▶ [EXTRACT PROVIDED]:
Segment Open

Keep a close eye on the bite wounds for evidence of infection. Seawater contains many bacteria not often encountered on land. If these cause infection, treatment requires appropriate antibiotics.

Follow up with a doctor if the wound appears to be worsening, as evidenced by increasing pain, swelling, or discharge (pus or reddish-brown fluid).

Follow up if a fever develops, red streaking originates from the wound, or blister formation begins near the wound.

Prevention

 

  • Avoid the shark's favored hunting grounds. Sharks frequent drop-offs from shallow to deep water, troughs between submerged sand bars, and deep channels.
  • Avoid the water if bleeding. Menstrual blood has not been shown to increase the risk of shark attack, but a shark in the vicinity can likely sense the blood.
  • Avoid wearing or carrying shiny objects, such as jewelry or brightly contrasting colors.
  • Spear fishing, fishing, and chumming the water will likely attract sharks.
  • Erratic swimming or splashing at the surface may cause a shark to mistake a person for its natural prey.
  • Beware especially of any shark greater than 2 meters, or about 6 feet, in length.
  • Agitated swimming movements by a shark, particularly if accompanied by a raised snout, lowered pectoral fins, and hump-backed posture, may indicate aggressiveness.

Segment Closed

▶ [THE DATA]:
Segment Open

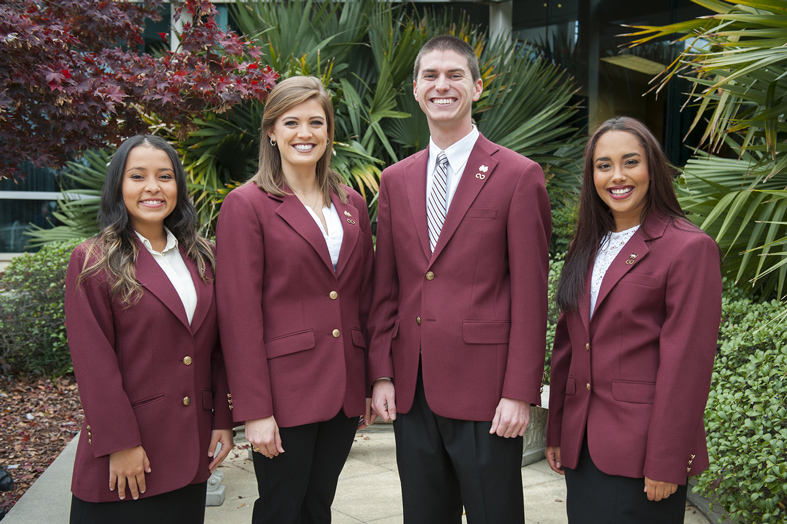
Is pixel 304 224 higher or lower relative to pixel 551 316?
higher

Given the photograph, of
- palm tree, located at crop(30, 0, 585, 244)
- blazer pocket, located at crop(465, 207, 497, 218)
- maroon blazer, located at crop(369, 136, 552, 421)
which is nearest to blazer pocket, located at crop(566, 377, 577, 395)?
maroon blazer, located at crop(369, 136, 552, 421)

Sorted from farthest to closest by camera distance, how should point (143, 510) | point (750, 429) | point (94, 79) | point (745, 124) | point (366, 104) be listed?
point (366, 104), point (745, 124), point (94, 79), point (750, 429), point (143, 510)

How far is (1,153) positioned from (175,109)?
0.95 meters

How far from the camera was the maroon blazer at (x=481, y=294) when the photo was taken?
2.51 metres

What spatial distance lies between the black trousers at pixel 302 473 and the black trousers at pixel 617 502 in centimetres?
94

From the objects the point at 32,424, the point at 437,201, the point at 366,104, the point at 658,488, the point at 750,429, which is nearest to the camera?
the point at 658,488

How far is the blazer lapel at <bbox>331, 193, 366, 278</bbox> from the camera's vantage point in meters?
2.73

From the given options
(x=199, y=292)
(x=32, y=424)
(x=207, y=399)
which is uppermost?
(x=199, y=292)

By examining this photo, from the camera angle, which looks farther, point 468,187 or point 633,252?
point 468,187

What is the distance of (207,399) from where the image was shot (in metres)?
2.55

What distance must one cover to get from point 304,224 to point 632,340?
1257mm

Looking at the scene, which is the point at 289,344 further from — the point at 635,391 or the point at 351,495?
the point at 351,495

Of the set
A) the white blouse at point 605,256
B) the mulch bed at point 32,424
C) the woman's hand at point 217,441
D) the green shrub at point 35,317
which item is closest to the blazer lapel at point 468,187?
the white blouse at point 605,256

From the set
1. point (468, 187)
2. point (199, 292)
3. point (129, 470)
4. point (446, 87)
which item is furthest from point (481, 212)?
point (129, 470)
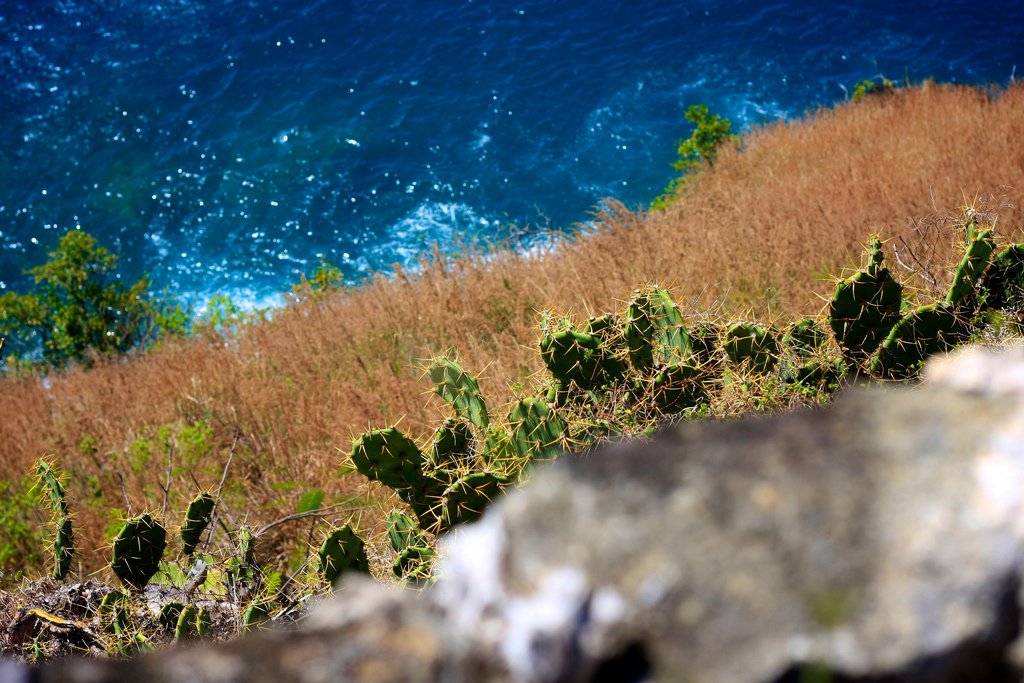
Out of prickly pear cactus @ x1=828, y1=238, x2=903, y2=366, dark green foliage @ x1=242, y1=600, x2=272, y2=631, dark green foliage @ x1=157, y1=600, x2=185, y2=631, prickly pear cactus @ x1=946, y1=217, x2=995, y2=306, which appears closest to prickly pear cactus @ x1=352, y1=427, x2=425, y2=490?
dark green foliage @ x1=242, y1=600, x2=272, y2=631

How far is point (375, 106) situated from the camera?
15766 mm

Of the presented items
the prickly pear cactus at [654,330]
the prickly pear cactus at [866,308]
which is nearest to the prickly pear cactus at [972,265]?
the prickly pear cactus at [866,308]

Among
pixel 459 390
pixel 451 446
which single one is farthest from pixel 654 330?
pixel 451 446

Segment Closed

▶ [EXERCISE 1]: From the passage on shark bites, repeat the part that opens with the words containing "Follow up if" and closes with "feet, in length.".
▶ [EXERCISE 2]: Summarize the passage on shark bites in two sentences.
▶ [EXERCISE 3]: Take the passage on shark bites further, continuing from its last line.
The items play no part in what is asked here.

▶ [RESPONSE BOX 1]:
Follow up if a fever develops, red streaking originates from the wound, or blister formation begins near the wound.

Prevention

 

  • Avoid the shark's favored hunting grounds. Sharks frequent drop-offs from shallow to deep water, troughs between submerged sand bars, and deep channels.
  • Avoid the water if bleeding. Menstrual blood has not been shown to increase the risk of shark attack, but a shark in the vicinity can likely sense the blood.
  • Avoid wearing or carrying shiny objects, such as jewelry or brightly contrasting colors.
  • Spear fishing, fishing, and chumming the water will likely attract sharks.
  • Erratic swimming or splashing at the surface may cause a shark to mistake a person for its natural prey.
  • Beware especially of any shark greater than 2 meters, or about 6 feet, in length.

▶ [RESPONSE BOX 2]: A shark bite wound should be watched closely for infection, since seawater holds many bacteria uncommon on land, and a doctor should be seen if pain, swelling, or discharge increases or if fever, red streaking, or blisters near the wound appear. To prevent attacks, people should avoid sharks' favored hunting grounds, staying in the water while bleeding, shiny objects or brightly contrasting colors, fishing or chumming, and erratic splashing, and they should be especially wary of sharks over 2 meters long and of agitated swimming movements that may signal aggressiveness.

▶ [RESPONSE BOX 3]:
  • Avoid swimming at dawn, dusk, and nighttime hours when many sharks actively feed.
  • Swim in a group, because sharks are more likely to attack if a person is isolated and alone.

Outlook

Injuries from shark bites can be minor or life threatening. Massive tissue loss and large amounts of bleeding most often carry a worse prognosis. Wound infections are also a serious concern. Having survived the attack long enough to reach medical care, however, makes it very likely that continued survival and recovery are possible.

Multimedia

Media file 1: Classic shark bites are crescent-shaped. Parallel cuts caused by the shark raking its teeth on the victim are also common. Image courtesy of Fazal Hussain, MD.

Shark Bite Photo

Media type: Photo

Media file 2: Image Courtesy of John Winfield, MD.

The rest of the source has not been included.